Pyspark - TypeError: unhashable type: 'Column'

394 Views Asked by At

I have a dataframe which contains a 3 byte country code and I need to pass that to a dictionary to return the full country name.

    data = [[1,'USA'],[2,'CAN']]
    cols = ['s.no','country']
    df = spark.createDataFrame(data,cols)
    df.show()

+----+-------+
|s.no|country|
+----+-------+
|   1|    USA|
|   2|    CAN|
+----+-------+

dict_country = {'USA':'United States', 'CAN':'Canada'}

Expected output:

+----+-------+-------------+
|s.no|country| country_name|
+----+-------+-------------+
|   1|    USA|United States|
|   2|    CAN|       Canada|
+----+-------+-------------+

I can accomplish this by

df.withColumn('country_name',F.when(F.col('country')=='USA',F.lit(dict_country['USA'])).when(F.col('country')=='CAN',F.lit(dict_country['CAN']))).show()

but I dont want to write the code for each country, instead I tried

df.withColumn('country_name', F.lit(dict_country[F.col('country')])).show()

and it gives TypeError: unhashable type: 'Column'. Is there a better way to accomplish this?

1

There are 1 best solutions below

0
On

Approach 1

Create a map from the dictionary then use it substitute value. This method might be more efficient when dealing with larger dataframes also this is conceptually similar to what you are trying to do

m = F.create_map(*[x for k, v in dict_country.items() for x in (F.lit(k), F.lit(v))])
result = df.withColumn('country', m[F.col('country')])

Approach 2

Create a dataframe from dictionary then broadcast join with original dataframe

c = spark.createDataFrame(dict_country.items(), ['country', 'name'])
result = df.join(c.hint('broadcast'), on='country', how='left').selectExpr('`s.no`', 'name as country')

+----+-------------+
|s.no|      country|
+----+-------------+
|   1|United States|
|   2|       Canada|
+----+-------------+

Data items

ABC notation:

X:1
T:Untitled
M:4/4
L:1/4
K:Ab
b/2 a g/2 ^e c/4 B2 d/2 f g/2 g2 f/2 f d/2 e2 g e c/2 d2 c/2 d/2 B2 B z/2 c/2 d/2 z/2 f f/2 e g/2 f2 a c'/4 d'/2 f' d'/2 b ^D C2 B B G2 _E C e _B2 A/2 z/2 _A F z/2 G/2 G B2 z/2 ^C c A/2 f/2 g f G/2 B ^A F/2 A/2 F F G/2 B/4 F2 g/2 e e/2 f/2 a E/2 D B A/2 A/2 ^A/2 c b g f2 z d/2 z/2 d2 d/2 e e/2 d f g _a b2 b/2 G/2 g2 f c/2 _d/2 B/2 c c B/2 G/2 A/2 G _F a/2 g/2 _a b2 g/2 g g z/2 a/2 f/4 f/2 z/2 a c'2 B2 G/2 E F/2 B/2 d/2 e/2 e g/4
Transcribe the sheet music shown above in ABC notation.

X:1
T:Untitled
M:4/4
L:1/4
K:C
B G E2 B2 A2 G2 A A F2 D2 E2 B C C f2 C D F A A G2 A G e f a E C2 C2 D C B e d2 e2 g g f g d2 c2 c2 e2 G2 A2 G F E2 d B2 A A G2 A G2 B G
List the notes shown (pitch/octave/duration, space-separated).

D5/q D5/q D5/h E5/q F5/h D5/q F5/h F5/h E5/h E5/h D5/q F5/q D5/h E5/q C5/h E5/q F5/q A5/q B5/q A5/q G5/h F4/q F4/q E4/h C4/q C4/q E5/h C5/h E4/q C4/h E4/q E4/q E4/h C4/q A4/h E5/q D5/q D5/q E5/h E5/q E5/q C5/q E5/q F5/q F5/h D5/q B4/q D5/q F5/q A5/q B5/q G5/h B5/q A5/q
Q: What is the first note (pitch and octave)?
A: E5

> **TO DO**: Print the part of the PySpark thread starting with "result = df.withColumn('country', m[F.col('country')])" and going on through "spark.createDataFrame(dict_country.items(), ['country', 'name'])", word for word. Rely only on the PySpark thread.

> **RESULT OF THE EXERCISE**:
result = df.withColumn('country', m[F.col('country')])

Approach 2

Create a dataframe from dictionary then broadcast join with original dataframe

c = spark.createDataFrame(dict_country.items(), ['country', 'name'])